John Paul II describes this as an “ethics of marriage in which the decision whether or not to have a child is ‘not motivated by selfishness or carelessness, but by a prudent, conscious generosity that weighs the possibilities and circumstances, and especially gives priority to the welfare of the unborn child.’” Witness to Hope, The Biography of John Paul II, by George Weigel, p. 724

 

I realize that for the last 40 years, the leaders of the Church in America have not done the best job of teaching and explaining NFP and there has been much dissent by our leaders even.  (Poland, under the leadership of Cardinal Carol Wojtyla, did much better, and today has a flourishing NFP practice.
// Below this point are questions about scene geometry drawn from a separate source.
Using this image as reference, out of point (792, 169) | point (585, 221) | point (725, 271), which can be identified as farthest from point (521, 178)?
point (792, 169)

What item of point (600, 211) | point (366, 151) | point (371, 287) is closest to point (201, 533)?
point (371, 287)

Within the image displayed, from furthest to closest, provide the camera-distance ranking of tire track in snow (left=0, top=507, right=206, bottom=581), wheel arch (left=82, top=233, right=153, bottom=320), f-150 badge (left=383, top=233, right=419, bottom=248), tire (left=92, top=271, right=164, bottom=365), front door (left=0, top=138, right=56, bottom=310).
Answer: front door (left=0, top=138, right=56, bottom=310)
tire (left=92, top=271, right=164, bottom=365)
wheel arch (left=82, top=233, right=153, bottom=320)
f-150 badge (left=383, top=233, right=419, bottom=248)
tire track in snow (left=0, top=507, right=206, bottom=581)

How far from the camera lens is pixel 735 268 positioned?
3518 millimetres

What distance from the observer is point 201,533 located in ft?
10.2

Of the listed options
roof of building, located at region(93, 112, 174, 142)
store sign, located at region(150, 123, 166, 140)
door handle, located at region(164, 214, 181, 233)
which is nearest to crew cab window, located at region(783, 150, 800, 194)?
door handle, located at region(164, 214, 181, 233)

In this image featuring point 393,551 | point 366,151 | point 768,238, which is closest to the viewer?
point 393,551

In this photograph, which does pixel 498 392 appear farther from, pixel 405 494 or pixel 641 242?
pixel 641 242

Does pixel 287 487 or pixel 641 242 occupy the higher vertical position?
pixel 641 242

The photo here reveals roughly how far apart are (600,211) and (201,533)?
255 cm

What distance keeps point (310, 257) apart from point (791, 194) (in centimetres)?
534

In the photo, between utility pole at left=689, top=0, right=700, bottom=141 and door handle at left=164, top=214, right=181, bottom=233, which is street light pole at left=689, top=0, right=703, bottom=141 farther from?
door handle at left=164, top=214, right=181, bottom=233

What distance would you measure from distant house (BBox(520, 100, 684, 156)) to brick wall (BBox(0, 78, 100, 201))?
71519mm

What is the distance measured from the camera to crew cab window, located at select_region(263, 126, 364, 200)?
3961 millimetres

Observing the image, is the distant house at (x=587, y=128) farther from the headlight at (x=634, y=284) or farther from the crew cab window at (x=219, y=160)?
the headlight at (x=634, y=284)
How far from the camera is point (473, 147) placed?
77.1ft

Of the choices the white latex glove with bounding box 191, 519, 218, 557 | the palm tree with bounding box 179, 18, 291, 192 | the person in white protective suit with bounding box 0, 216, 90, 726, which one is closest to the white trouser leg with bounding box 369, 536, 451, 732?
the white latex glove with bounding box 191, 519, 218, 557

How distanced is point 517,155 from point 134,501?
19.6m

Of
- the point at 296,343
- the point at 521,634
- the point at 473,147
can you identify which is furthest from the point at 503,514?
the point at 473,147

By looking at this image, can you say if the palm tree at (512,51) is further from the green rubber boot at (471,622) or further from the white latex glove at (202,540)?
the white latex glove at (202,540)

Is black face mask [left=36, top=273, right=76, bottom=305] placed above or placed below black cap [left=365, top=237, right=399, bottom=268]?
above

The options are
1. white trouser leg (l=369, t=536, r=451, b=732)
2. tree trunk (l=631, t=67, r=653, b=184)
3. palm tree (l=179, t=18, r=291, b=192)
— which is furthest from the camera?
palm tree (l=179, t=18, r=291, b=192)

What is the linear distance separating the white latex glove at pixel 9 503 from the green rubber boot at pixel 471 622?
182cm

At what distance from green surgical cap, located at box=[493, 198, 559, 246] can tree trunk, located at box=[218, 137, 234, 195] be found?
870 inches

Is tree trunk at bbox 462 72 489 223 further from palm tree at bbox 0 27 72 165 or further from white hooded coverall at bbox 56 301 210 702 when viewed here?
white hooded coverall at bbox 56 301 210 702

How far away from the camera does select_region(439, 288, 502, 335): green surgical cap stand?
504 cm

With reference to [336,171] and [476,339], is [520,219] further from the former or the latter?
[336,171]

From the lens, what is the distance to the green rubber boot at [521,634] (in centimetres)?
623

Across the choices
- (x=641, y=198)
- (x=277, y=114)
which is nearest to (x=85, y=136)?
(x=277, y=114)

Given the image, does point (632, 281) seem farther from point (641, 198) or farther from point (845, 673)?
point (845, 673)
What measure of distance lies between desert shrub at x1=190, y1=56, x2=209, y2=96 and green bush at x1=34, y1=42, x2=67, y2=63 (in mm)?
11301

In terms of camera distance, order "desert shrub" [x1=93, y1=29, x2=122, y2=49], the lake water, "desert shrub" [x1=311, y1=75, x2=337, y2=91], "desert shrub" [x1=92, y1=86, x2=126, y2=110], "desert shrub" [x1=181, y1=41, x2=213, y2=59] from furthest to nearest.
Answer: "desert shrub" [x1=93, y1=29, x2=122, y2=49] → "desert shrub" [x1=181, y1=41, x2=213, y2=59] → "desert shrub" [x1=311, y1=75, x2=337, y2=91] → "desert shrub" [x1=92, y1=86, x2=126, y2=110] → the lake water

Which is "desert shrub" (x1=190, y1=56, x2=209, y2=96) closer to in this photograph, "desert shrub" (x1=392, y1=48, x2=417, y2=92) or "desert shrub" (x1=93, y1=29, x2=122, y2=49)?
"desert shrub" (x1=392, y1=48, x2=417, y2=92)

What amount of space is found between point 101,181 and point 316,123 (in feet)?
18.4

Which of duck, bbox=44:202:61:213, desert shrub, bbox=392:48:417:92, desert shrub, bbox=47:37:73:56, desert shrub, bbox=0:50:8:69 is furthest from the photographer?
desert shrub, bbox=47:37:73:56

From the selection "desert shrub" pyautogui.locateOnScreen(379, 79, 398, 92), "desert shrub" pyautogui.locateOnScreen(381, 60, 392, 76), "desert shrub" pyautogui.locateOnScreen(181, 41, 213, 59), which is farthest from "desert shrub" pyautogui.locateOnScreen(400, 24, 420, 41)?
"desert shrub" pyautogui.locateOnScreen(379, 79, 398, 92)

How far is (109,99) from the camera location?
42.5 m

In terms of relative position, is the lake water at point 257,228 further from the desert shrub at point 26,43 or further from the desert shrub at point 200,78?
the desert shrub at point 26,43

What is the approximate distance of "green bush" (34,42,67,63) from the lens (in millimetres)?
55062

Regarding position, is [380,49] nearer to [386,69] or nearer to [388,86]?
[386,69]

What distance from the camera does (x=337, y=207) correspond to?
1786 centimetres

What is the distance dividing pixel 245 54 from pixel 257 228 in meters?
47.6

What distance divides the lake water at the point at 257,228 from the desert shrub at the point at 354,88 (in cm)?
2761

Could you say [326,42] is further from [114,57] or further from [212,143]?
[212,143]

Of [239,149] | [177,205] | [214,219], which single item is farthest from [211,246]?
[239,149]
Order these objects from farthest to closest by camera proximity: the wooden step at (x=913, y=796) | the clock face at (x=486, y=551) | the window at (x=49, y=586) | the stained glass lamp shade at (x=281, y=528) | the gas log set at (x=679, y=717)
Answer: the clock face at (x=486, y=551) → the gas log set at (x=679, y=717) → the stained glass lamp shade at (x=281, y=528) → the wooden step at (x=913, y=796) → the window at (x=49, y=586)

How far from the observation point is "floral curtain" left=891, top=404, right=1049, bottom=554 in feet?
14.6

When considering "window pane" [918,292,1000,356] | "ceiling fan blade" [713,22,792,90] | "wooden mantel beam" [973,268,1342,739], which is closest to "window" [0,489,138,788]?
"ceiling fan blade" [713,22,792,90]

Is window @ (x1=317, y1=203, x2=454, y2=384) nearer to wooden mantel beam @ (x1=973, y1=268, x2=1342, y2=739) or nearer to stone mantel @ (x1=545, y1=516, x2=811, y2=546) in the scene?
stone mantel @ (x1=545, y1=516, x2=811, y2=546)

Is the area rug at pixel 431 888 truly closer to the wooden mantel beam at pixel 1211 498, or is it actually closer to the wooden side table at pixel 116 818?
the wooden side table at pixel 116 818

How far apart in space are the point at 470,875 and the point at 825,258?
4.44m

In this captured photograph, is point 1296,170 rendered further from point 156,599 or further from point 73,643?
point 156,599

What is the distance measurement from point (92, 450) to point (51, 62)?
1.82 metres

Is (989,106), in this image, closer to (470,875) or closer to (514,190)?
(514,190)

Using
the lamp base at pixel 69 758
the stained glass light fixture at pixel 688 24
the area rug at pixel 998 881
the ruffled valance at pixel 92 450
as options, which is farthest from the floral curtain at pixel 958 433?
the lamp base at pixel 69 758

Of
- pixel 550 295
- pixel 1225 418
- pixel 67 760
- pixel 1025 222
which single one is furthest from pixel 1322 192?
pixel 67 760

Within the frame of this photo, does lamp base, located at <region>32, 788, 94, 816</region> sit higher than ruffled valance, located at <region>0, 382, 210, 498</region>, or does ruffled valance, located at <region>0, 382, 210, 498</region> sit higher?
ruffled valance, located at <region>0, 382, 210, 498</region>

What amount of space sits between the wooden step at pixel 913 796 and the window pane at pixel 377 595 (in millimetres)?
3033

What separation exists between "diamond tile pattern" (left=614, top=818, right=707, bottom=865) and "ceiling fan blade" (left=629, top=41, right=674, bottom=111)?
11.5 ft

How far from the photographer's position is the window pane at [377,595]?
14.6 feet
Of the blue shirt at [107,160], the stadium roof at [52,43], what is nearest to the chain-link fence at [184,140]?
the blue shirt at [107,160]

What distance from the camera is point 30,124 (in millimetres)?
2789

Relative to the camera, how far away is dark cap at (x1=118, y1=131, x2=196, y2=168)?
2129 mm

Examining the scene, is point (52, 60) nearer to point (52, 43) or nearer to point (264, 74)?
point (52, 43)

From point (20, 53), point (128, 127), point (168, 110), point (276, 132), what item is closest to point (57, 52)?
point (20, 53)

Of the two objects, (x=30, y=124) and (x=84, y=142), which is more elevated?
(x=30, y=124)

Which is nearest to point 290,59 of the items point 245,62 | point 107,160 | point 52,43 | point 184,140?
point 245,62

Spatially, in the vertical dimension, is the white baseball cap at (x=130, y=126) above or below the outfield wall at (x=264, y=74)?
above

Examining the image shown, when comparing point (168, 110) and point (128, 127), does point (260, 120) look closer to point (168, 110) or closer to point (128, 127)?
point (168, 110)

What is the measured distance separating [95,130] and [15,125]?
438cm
Theology of the Body is starting to take root in here Catholic high schools, home schooling communities and families like mine.)  The only time I’ve heard NFP or birth control mentioned from our pulpit is from a young visiting priest. I wanted to get up, shout and praise God!

 

Judging from reaction of people, I can see why some priests don’t bring it up. Yet we can’t hold people accountable for what they don’t know!

 

I believe that this is why we meet with so much hostility from people within the Church about NFP. Even the Catholics don’t know about it. We who use it have to do a better job of witnessing, explaining and teaching to our family, friends, and fellow Catholics. Finding out what the Church teaches from t.v. pundits, newspapers, and other often misinformed groups leads to people making up their minds to follow the culture because they haven’t been told of the how, the why, the physical and other benefits of NFP.

 

I learned about NFP from our Marriage Encounter class, from relatives, and from EWTN. But that was the tip of the iceberg. I had to inform myself. The more I learned about it, the more it made sense that if God is the God of your life, he has made a wonderful, natural cycle that can be observed to plan births. 

 

I learned from Protestant friends that God is the God of their life in their finances, in their choice of spouse, in their choice of jobs.  I can say that God is also the God of my fertility. He is involved. That’s why he’s revealed to us a method to plan births which, when used effectively, is 99.4% effective. 

 

I realize that this type of talk doesn’t always appeal to even those who are Catholics.

 

I understand the hesitancy and anxiety about giving up the condoms, the pills and trusting in your body and God.  But, I have trusted the Church’s teachings wholeheartedly on such things as which twenty-seven books belong in the New Testament, the nature and divinity of Christ as was debated by the Early Church, and that the Eucharist is truly the Body and Blood of Jesus. As a matter of faith and morals, I believe that the Church has this one right as well, and I have seen lives lived for the better because of it.

 

I ask you to pray and read about natural family planning and the positive effects behind it. I believe there is a lot of miscommunication and misconception about what NFP really is and how it works. I have found that it is part of a lifestyle, which is connected to breastfeeding.

We are called to be in this world, but not OF the world.  To me, a Catholic using artificial birth control is being OF the world, and not following God’s plan for us.

 

I welcome questions and civil discussion.